This isn't the wealthiest metropolitan region in America, nor the fastest-growing.
Our national ranking in terms of income, education, culture and technological altitude is debatable.
But there's one area in which the Philadelphia region is evidently way out in front of the pack, with only a handful of other metros for company:
We've got some of the tightest zoning in the land.
According to a new Wharton School study, the cities, towns and boroughs in this region regulate development more strictly, on average, than the vast majority of American communities.
Builders and developers here must spend more time, obtain more approvals, and jump through more bureaucratic hoops than almost anywhere else in the country, say the study's authors, Wharton professors Joseph Gyourko and Anita Summers.
Their survey found that only around Boston and Providence, R.I., are zoning regulations more stringent, on average, than they are here. Among other major metropolitan areas, only San Francisco and Seattle are in a class with Philadelphia.
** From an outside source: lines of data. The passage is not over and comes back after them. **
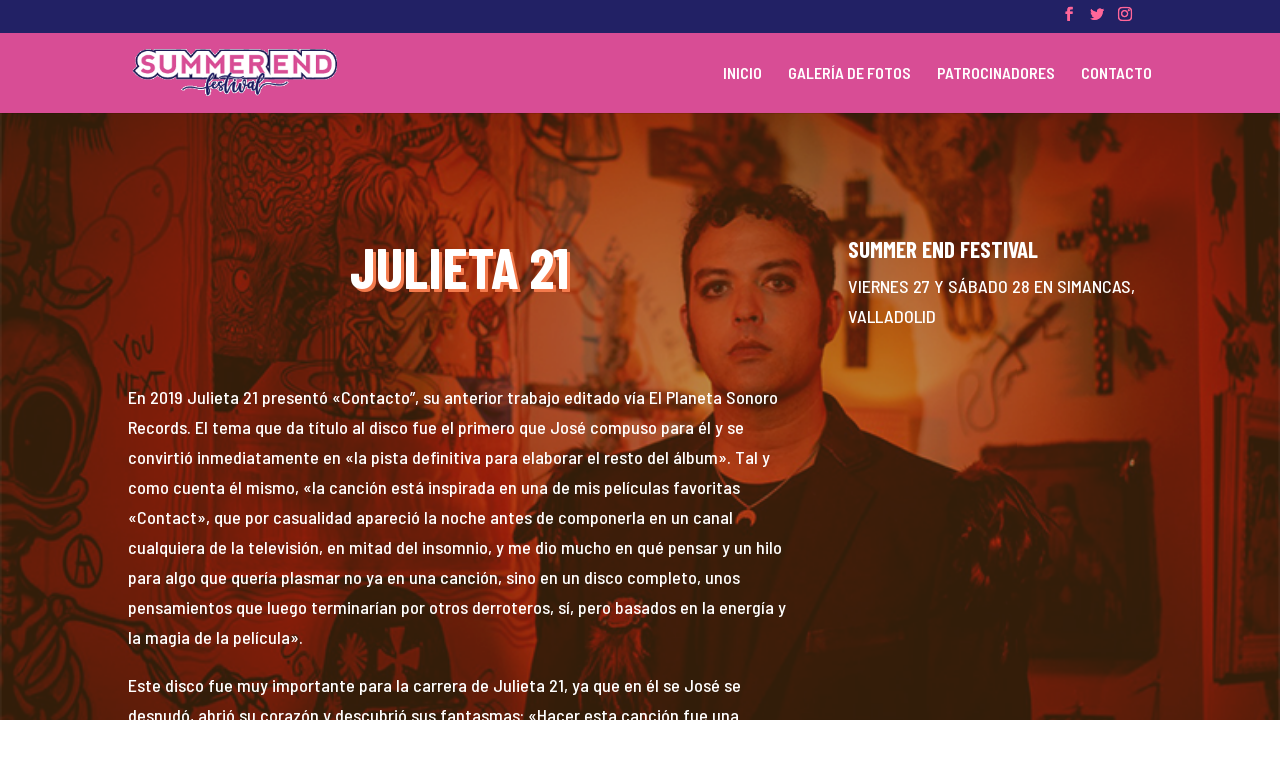

--- FILE ---
content_type: text/plain
request_url: https://www.google-analytics.com/j/collect?v=1&_v=j102&a=1911630813&t=pageview&_s=1&dl=https%3A%2F%2Fwww.summerendfestival.es%2Fproject%2Fjulieta-21-musica-festival-valladolid%2F&ul=en-us%40posix&dt=JULIETA%2021%20%7C%20SUMMER%20END%20festival%202023&sr=1280x720&vp=1280x720&_u=IEBAAEABAAAAACAAI~&jid=225452357&gjid=828289691&cid=1225776986.1762235612&tid=UA-77677929-1&_gid=1446200280.1762235612&_r=1&_slc=1&z=2005967956
body_size: -453
content:
2,cG-J210KJPH1K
The findings stem from a multiyear project by Wharton's real estate division, which surveyed zoning practices in more than 2,600 towns and cities across the country.
What they found in the Philadelphia region may not surprise anyone who has ever followed a local zoning case.
The process is typically long, convoluted and expensive, with multiple approvals and layers of appeal.
And that's true even if the project conforms to existing zoning rules.
The evidence: The average time it takes for a local board in this area to review a land-use case is double the national average, Summers said.
Why are the rules here so strict? That's a tougher question. Motivations overlap: A community's desire to conserve open space can be hard to separate from racial exclusion, snobbism or simply the pursuit of higher real estate values.
"We don't know to what extent the Gladwynes of the area are protecting their air and water vs. the value of their homes. What we know is they vote for more regulation. That's what they want," Summers said.
Not that regulation is uniform across the region. There are big differences in how aggressively local communities seek to control development.
Some of those differences might surprise you, moreover. For example, it's not the more built-up communities that have the tightest zoning rules - quite the opposite.
In general, the more dense the area, the less rigorous the zoning.
That includes Philadelphia proper, which is studying an overhaul of its zoning code. By Wharton's yardstick, the city is more developer-friendly than most of its suburbs.
"Central cities in general are less regulated by our measure, than the suburbs," Gyourko said. "In many suburbs, you can't get anything through. They just don't want it."
That not-wanted-here attitude has a cost. Regulation increases development costs, making it harder to build - or find - affordable housing.
"Individual communities have an incentive to restrict development," Gyourko said. "When you add up all those restrictions, they can really make housing expensive in a metro area."
The researchers also strongly suspect a link between tight land-use restrictions and regional economic growth.
It's a matter of basic supply and demand, Gyourko said. In Boston or San Francisco, tight land-use regulations coincided with surging demand, as those regions took off during the tech boom of the 1990s. The result: housing prices that soared into the stratosphere.
Philadelphia real estate markets were generally much tamer, but that doesn't mean land-use regulations aren't having an effect, Gyourko said.
Rather than pushing up prices, regulation here could be restraining regional growth. Further studies might prove that's the case, he said.